── DATA EXTRACTS ──

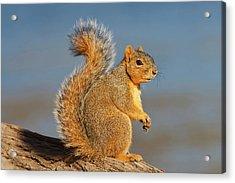 Eastern Fox Squirrel (sciurus Niger Acrylic Print by Larry Ditto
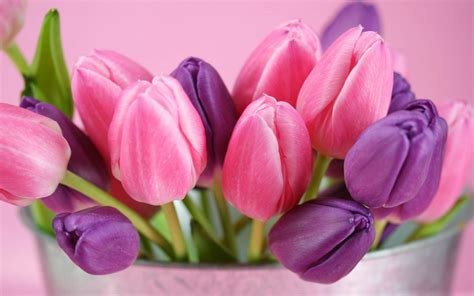 Wallpaper Of Tulip by Wallpapers Purple Tulips Flowers Wallpapers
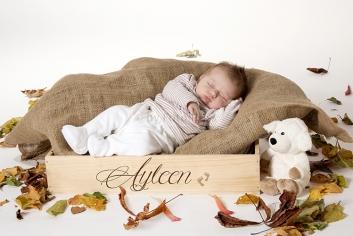 Foto Hüss - Portrait - Baby - Newborn - Herbst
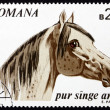 Stock Photo: Postage stamp Romania 1970 Arabian Thoroughbred, Horse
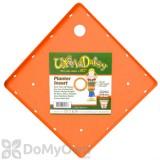 Bloem Ups-A-Daisy Square Planter Insert 14\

───

ABOUT THIS EXERCISE: Please copy out the entries above exactly as they appear, but skip their images.

TASK SOLUTION:
 Eastern Fox Squirrel (sciurus Niger Acrylic Print by Larry Ditto
 Wallpaper Of Tulip by Wallpapers Purple Tulips Flowers Wallpapers
 Foto Hüss - Portrait - Baby - Newborn - Herbst
 Stock Photo: Postage stamp Romania 1970 Arabian Thoroughbred, Horse
 Bloem Ups-A-Daisy Square Planter Insert 14\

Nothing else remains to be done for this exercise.